§ Questions
**a.** Decide whether each statement below agrees with the forum thread on friend and family discounts. Answer yes or no for each and quote the deciding words from the thread.
(i) MarkJames says he has tended to do too much work for friends and family.
(ii) In the post MarkJames quotes, iDAHOchris says he charges friends and family more than his costs.
(iii) MarkJames made a referral for roofing work.
**b.** Carry the forum thread on friend and family discounts forward from its last line.

§ Text excerpt
# what does it really mean ??? family friend discount



## Jaws (Dec 20, 2010)

No disrespect intended. Just my own views. Obviously the majority is of a different opinion. My views are just that.


----------



## MarkJames (Nov 25, 2012)

iDAHOchris said:


> I have to agree:thumbsup: I never charge friends and family any more than it costs me ( Helpers and materials) What goes around, comes around. Its kinda obvious when reading some remarks that the guys that arnt afraid to work for free arnt hurtin for money :thumbsup::thumbsup:


Maybe not hurting for time, either? For me, reduced-cost work comes directly at the expense of paid work, i.e opportunity cost (opportunity lost). I had a friend, out-of-state, want to put me up to finish a basement. Somehow they thought it would be like a vacation with no room and board cost, and that I should jump at it. Right!

I've tended to do too much friends & family stuff. The trouble is that it sets a precedent that's hard to undo, and it does not come out in the end, as far as I can tell. Sure, they want to make you a nice dinner or whatever, but it somehow is not a good exchange. I made the mistake of reducing rates for some friends when I had the time, but now they have come to expect it. Weird situation.

I had someone else always commenting on how little $$ they had to do some stuff, so I was doing all this freebee stuff. Then I made a referral for something I don't do (roofing), and all of the sudden $$ is flowing for this guy for a bunch of other stuff they want done around the house. Interesting.


----------



## Jaws (Dec 20, 2010)

MarkJames said:


> Maybe not hurting for time, either? For me, reduced-cost work comes directly at the expense of paid work, i.e opportunity cost (opportunity lost). I had a friend, out-of-state, want to put me up to finish a basement. Somehow they thought it would be like a vacation with no room and board cost, and that I should jump at it. Right!

§ Collected material
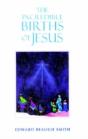 The Incredible Births Of Jesus - Preview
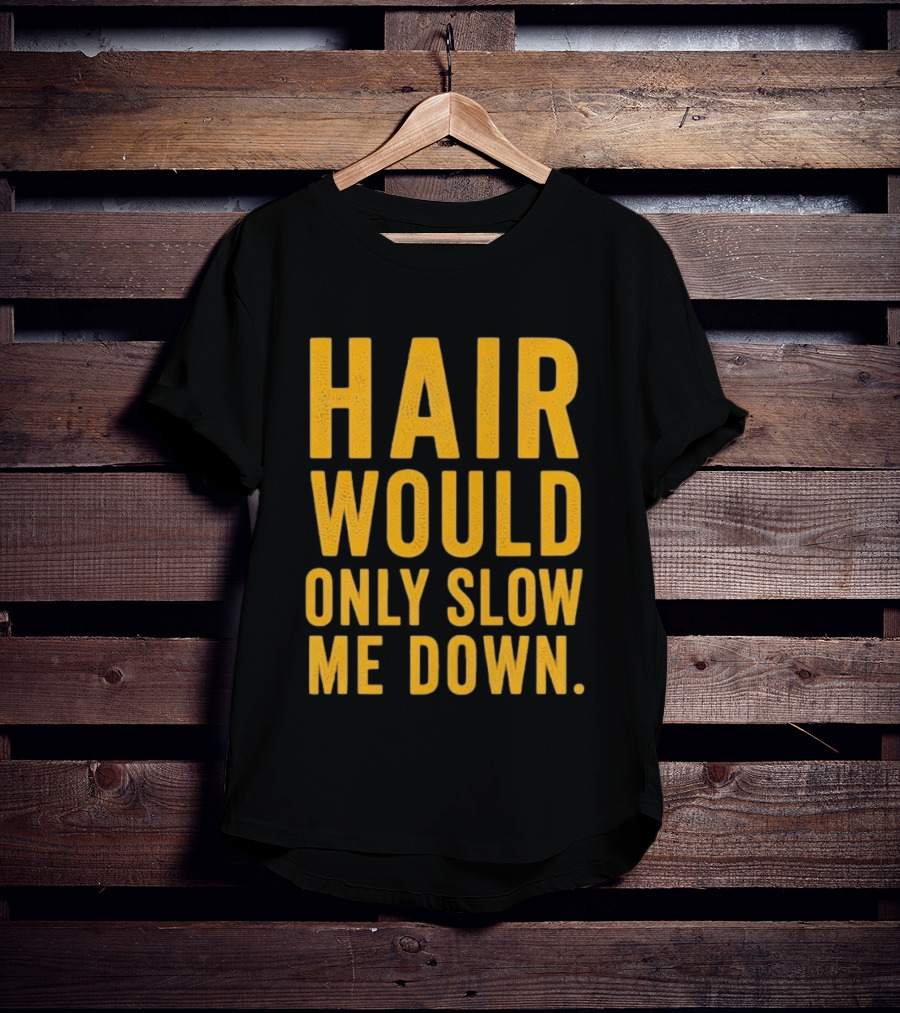 Hair Would Only Slow Me Down Bald Shaved Head T-Shirt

§ Results in order
**a.**
(i) Yes: "I've tended to do too much friends & family stuff."
(ii) No: "I never charge friends and family any more than it costs me ( Helpers and materials)"
(iii) Yes: "Then I made a referral for something I don't do (roofing)"

**b.**
Ok, out of state or a large project for a friend is not a small favor. That chit costs money :thumbsup: Probably tell them to keep it local :laughing::thumbsup:

I have never missed paid work for a freebie. Weekends are my time, weekdays are the companys.


----------



## Stephen H (Feb 18, 2011)

Jaws said:


> No disrespect intended. Just my own views. Obviously the majority is of a different opinion. My views are just that.


 no disrespect taken.
my mom would never in a million years expect ---or even allow me to work for free-never dream of it.
Especially days of dangerous,hot nasty work on a roof.

Eve. and weekends are for spending quality time with my wife,my sons, my friends doing things we enjoy. No way I am going to spend that time sweating for free to give a hand out to somebody who doesn't need it.
I wouldn't disrespect my mother by telling her she needed charity-nor my brothers nor my friends.

wether or not I can afford to give it away is besides the point.

If I wanted to work those hours it would be for pay-and the money is pretty much going to my future grandchildren anyway!
BTW, what on earth is a leopold 3x9x50 ?
Stephen


----------



## Jaws (Dec 20, 2010)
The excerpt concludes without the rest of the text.